Much more extensive is the cultivation of legumes, especially beans, practiced in all soils and at any altitude: the production of chickpeas (garbanzo) of which a large quantity is exported to Spain, Cuba and the United States (338,000 q. in 1924).

Among the tropical products the first place goes to sugar cane, introduced by the Spaniards, and whose cultivation is practiced in the low and rainy areas of the coastal plains of the Gulf and the Pacific, but also in the medium height districts of Jalisco, Puebla, Michoacán and Morelos. Occupied on average annually has. 87,600 in the four-year period 1927-30 and gave an average annual product of almost 40 million quintals of cane (q. 451 per hectare); the cane is processed in numerous sugar factories, some rather backward, others with very modern plants, and the sugar produced in the period mentioned exceeded 2 million quintals on average, supplied especially by Veracruz, Sinaloa, Puebla, Jalisco, etc. The export was very scarce.

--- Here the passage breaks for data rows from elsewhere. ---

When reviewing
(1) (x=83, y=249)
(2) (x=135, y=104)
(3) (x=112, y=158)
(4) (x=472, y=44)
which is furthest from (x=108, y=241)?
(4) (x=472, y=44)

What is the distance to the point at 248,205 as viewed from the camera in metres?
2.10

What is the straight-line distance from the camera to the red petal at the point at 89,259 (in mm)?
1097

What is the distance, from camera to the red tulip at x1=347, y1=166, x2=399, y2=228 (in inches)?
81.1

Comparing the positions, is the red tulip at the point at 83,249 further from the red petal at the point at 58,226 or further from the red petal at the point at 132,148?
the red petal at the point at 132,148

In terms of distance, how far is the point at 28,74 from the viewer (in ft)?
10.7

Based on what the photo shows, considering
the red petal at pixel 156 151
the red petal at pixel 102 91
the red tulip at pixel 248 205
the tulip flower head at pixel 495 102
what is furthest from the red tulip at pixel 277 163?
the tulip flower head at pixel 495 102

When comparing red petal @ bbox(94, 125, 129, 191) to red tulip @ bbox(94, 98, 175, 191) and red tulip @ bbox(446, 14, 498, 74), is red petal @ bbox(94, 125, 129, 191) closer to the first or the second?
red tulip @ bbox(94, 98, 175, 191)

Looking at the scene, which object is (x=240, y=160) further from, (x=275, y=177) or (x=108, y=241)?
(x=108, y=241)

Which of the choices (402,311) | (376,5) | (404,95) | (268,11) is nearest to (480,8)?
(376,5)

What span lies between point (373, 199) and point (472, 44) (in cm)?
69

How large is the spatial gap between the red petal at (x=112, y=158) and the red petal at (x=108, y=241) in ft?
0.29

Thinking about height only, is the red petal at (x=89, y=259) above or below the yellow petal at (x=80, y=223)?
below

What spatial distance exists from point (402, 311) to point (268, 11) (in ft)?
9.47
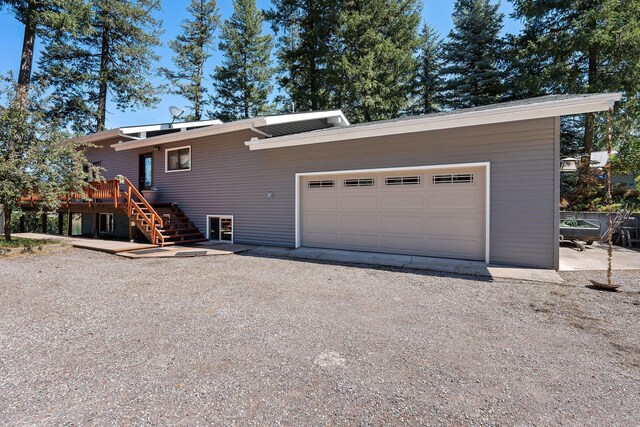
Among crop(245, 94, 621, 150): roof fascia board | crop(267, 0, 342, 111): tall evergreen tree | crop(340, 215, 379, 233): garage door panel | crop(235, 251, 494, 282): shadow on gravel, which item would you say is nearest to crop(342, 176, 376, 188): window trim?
crop(340, 215, 379, 233): garage door panel

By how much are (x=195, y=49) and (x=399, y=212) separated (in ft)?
77.2

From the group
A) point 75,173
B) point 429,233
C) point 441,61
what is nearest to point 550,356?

Finally, we remember cocoa, an indigenous plant cultivated by the Indians especially for their own use; coffee, which had considerable importance in the last colonial period and then decayed, is now in promising development, especially in the mountainous slopes towards the Gulf (Veracruz) and towards the Pacific (Colima and Chiapas); tobacco, already widespread in pre-Columbian times, whose best product is supplied by the states of Veracruz, Chiapas, Nayarit and Jalisco; rubber, extracted from the Castilloa elastica which grows in the hot-humid soils of Veracruz, Tabasco and Chiapas, and from the wild guayaule in the calcareous soils of the Sierra Occidental.